*** Opening of Records provided ***
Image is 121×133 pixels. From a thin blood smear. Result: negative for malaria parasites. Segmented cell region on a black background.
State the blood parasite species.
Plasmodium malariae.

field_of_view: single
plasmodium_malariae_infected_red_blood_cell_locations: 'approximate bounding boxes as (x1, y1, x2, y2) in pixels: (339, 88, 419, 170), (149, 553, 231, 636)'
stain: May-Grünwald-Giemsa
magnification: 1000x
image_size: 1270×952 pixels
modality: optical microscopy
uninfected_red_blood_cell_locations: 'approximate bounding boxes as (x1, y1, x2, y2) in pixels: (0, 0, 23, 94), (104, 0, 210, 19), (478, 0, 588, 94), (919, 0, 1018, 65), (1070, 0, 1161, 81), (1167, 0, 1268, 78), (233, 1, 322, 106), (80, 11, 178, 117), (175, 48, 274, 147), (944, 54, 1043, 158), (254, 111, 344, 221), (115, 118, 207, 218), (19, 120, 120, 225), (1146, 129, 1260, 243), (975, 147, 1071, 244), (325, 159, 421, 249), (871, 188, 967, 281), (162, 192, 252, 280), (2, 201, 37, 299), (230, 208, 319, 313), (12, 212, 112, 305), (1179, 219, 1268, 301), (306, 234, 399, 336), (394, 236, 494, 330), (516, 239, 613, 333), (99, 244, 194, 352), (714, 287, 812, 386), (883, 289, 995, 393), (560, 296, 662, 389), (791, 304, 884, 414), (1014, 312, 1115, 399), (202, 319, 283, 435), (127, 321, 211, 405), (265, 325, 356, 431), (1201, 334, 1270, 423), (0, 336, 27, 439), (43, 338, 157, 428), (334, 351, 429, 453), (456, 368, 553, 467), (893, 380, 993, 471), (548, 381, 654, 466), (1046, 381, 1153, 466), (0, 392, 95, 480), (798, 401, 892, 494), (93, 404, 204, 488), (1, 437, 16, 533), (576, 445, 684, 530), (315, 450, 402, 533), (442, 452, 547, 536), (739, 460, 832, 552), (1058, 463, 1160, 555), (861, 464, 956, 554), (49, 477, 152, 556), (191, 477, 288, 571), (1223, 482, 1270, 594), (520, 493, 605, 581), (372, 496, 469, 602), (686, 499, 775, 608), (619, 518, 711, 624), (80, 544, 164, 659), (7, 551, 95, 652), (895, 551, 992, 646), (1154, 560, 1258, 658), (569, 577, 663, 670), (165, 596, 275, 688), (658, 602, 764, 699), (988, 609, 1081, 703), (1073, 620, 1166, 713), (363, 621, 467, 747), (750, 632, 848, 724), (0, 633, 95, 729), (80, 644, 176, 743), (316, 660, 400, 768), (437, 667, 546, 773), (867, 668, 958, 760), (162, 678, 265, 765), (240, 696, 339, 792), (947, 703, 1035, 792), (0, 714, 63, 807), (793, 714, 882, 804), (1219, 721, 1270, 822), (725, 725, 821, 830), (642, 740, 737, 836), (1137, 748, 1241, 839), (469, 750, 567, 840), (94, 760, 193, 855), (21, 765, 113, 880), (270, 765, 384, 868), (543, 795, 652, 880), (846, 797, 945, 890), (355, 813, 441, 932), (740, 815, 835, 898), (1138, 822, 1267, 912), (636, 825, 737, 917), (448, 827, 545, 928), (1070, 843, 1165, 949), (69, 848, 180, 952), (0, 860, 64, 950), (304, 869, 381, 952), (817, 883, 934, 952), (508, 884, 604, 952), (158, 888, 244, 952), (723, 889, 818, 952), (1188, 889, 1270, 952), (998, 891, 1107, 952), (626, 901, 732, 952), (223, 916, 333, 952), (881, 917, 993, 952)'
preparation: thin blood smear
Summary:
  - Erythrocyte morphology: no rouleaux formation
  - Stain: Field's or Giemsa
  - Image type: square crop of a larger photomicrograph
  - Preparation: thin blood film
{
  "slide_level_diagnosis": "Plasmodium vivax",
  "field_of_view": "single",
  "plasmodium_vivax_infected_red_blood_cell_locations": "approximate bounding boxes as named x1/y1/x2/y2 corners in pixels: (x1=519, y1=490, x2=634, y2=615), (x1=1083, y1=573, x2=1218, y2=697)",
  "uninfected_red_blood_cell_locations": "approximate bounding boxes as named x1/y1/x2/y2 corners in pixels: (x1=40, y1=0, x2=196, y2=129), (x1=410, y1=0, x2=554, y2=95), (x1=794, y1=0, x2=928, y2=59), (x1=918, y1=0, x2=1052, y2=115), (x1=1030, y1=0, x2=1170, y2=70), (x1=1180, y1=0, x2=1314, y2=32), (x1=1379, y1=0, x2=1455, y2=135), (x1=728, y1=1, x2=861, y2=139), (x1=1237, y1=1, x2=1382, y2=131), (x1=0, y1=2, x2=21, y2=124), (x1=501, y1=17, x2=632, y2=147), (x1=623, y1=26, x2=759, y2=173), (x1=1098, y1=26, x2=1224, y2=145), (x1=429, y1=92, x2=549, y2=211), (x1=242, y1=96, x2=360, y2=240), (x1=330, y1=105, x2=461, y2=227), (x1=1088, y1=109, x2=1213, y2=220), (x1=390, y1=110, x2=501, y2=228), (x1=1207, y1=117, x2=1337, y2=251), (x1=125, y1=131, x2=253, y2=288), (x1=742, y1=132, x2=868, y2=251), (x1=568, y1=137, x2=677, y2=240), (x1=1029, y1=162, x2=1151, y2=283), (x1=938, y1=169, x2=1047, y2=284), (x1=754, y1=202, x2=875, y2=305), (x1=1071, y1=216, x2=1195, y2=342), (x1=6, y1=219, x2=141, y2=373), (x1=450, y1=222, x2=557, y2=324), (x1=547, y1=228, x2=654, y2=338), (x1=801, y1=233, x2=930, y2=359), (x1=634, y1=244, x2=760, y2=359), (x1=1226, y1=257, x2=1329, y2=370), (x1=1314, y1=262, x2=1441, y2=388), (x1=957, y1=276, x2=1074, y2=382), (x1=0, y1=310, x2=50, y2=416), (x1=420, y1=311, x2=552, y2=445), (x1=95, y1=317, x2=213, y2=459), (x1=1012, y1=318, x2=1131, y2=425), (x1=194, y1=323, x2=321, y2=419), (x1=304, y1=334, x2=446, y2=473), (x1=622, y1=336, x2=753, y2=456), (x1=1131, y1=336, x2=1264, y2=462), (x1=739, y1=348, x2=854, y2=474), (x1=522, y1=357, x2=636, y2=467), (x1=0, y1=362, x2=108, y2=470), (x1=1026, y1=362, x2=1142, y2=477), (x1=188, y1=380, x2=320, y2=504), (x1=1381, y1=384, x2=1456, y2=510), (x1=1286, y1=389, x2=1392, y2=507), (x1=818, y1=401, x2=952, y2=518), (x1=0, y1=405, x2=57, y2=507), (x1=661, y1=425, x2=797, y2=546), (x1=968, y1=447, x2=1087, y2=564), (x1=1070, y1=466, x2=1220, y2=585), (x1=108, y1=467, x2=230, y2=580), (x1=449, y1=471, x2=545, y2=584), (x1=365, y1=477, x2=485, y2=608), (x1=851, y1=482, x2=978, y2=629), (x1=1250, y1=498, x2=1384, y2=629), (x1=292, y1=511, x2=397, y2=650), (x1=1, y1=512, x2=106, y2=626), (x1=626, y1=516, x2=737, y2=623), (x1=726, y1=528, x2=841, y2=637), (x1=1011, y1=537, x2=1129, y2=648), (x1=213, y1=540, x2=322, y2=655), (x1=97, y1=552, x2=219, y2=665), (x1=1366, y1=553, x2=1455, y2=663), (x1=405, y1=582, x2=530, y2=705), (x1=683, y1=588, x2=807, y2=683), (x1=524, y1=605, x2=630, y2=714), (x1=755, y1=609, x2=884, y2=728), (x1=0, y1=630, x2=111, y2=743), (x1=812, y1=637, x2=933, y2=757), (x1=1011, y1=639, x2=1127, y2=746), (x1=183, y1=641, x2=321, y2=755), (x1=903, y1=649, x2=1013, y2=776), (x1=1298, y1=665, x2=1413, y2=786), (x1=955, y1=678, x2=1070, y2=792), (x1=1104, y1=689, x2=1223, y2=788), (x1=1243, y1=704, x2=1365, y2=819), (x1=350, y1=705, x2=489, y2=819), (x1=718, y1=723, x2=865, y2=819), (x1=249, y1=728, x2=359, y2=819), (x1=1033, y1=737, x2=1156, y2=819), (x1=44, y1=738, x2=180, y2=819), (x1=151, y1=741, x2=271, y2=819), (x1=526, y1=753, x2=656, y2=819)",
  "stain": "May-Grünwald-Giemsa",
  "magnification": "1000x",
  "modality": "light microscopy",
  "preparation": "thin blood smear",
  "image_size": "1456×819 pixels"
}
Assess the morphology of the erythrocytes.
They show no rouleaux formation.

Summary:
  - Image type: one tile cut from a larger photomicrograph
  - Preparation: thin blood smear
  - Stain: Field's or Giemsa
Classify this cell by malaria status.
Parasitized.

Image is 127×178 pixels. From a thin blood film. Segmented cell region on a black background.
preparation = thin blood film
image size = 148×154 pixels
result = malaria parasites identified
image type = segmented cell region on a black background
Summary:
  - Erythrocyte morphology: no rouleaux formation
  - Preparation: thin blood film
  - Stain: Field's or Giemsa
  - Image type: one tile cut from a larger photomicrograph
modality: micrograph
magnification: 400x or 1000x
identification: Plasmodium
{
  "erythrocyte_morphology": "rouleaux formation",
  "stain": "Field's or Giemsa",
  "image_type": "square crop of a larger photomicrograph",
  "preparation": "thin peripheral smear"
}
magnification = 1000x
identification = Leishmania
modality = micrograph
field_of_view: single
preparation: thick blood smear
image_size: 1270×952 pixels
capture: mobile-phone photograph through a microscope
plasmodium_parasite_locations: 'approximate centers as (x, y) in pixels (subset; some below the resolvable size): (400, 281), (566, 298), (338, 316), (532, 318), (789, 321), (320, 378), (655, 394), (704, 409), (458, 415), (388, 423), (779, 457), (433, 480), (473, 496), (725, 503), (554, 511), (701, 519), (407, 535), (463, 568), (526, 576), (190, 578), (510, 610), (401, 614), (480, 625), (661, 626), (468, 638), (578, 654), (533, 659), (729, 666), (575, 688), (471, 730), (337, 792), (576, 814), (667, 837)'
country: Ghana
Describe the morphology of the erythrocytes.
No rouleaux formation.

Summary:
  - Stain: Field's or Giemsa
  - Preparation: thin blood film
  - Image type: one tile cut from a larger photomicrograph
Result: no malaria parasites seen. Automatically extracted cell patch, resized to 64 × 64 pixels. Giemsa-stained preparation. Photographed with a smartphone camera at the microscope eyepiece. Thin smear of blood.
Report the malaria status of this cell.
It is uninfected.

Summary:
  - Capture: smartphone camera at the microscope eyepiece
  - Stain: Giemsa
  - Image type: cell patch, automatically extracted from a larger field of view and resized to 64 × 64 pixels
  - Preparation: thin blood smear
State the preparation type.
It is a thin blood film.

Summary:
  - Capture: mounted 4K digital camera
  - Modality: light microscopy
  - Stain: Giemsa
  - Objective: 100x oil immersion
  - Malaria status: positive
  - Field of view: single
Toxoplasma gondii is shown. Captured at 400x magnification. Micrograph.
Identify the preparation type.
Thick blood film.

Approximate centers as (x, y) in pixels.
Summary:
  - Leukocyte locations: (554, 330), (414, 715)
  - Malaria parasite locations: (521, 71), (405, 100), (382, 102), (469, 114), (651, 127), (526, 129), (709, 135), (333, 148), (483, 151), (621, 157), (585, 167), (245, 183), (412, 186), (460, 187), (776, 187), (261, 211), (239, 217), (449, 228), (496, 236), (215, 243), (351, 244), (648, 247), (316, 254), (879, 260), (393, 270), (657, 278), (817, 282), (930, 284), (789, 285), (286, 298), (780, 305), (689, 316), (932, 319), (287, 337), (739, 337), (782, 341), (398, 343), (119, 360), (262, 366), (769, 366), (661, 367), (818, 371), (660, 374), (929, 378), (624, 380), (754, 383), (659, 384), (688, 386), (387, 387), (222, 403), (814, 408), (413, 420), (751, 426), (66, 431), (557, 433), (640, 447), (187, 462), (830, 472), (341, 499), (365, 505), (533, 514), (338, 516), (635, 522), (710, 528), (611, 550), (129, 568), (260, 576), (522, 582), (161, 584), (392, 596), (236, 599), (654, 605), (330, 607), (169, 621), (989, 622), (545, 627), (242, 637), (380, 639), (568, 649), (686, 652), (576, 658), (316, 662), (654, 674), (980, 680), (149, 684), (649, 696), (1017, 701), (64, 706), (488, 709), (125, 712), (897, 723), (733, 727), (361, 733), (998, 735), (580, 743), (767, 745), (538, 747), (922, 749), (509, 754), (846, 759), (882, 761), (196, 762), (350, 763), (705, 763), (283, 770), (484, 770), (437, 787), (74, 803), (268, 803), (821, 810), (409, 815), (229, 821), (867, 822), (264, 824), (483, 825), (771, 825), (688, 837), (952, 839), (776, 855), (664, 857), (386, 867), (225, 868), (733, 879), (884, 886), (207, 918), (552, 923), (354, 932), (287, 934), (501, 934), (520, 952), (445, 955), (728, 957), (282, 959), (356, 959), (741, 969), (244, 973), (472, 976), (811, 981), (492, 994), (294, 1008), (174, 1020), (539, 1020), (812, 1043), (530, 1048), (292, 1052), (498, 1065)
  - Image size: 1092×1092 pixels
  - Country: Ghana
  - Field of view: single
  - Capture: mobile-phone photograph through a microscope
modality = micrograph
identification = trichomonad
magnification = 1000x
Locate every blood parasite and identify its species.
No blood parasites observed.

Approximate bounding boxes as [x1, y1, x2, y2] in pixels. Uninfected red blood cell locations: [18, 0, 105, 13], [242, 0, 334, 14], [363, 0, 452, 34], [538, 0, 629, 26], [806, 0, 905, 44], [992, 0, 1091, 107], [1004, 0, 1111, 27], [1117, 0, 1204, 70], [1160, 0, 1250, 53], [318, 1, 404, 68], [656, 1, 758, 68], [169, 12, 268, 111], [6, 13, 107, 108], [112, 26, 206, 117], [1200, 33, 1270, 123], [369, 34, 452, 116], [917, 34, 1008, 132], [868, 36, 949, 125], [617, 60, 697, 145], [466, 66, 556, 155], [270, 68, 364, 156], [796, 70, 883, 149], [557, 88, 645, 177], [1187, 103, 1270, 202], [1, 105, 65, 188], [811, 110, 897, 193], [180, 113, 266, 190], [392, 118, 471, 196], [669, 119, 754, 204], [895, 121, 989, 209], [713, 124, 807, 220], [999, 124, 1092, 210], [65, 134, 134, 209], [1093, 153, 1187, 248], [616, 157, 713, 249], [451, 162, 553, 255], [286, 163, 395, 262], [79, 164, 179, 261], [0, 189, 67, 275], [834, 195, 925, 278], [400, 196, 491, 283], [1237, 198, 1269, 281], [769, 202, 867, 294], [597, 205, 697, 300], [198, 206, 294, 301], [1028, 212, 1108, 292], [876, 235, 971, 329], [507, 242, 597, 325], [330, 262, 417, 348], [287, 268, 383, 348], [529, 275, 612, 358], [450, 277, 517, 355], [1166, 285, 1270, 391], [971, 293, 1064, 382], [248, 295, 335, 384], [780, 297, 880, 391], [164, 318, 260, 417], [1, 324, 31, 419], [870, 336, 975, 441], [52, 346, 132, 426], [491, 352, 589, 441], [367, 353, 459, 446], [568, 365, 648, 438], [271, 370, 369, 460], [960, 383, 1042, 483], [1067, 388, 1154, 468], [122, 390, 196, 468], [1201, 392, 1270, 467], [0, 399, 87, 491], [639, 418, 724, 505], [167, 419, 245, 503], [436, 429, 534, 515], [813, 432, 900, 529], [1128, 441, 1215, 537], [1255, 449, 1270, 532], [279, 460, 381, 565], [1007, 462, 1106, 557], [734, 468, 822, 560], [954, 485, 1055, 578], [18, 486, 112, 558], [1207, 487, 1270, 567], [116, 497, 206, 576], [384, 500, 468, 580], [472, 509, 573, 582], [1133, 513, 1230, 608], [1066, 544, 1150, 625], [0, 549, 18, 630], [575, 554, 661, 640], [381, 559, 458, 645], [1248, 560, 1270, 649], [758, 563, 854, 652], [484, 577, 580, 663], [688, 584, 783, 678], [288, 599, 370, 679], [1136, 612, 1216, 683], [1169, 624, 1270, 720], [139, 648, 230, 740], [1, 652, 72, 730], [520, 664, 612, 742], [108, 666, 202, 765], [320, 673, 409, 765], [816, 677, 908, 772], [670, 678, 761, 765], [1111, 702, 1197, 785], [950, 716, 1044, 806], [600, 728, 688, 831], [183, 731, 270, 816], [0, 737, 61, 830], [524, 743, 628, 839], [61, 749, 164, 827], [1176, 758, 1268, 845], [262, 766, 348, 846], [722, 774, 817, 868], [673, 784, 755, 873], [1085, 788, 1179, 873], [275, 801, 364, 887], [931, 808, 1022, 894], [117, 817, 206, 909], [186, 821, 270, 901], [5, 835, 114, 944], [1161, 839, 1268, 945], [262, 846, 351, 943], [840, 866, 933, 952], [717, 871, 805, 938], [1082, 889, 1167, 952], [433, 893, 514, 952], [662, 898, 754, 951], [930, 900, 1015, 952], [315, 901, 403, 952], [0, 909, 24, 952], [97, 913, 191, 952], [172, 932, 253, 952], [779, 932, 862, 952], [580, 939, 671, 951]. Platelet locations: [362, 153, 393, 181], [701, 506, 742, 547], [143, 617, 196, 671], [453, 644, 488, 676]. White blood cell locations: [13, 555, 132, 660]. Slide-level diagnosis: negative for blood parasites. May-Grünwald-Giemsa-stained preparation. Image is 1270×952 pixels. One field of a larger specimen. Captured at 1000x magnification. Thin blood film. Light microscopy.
*** Close of Records provided ***
### [What you should do]
In the listing above, find the line with "Report the malaria status of this cell." and the line with "- Leukocyte locations: (554, 330), (414, 715)"; set down exactly those two lines and every line between them, nothing more.

### [Finished exercise]
Report the malaria status of this cell.
It is uninfected.

Summary:
  - Capture: smartphone camera at the microscope eyepiece
  - Stain: Giemsa
  - Image type: cell patch, automatically extracted from a larger field of view and resized to 64 × 64 pixels
  - Preparation: thin blood smear
State the preparation type.
It is a thin blood film.

Summary:
  - Capture: mounted 4K digital camera
  - Modality: light microscopy
  - Stain: Giemsa
  - Objective: 100x oil immersion
  - Malaria status: positive
  - Field of view: single
Toxoplasma gondii is shown. Captured at 400x magnification. Micrograph.
Identify the preparation type.
Thick blood film.

Approximate centers as (x, y) in pixels.
Summary:
  - Leukocyte locations: (554, 330), (414, 715)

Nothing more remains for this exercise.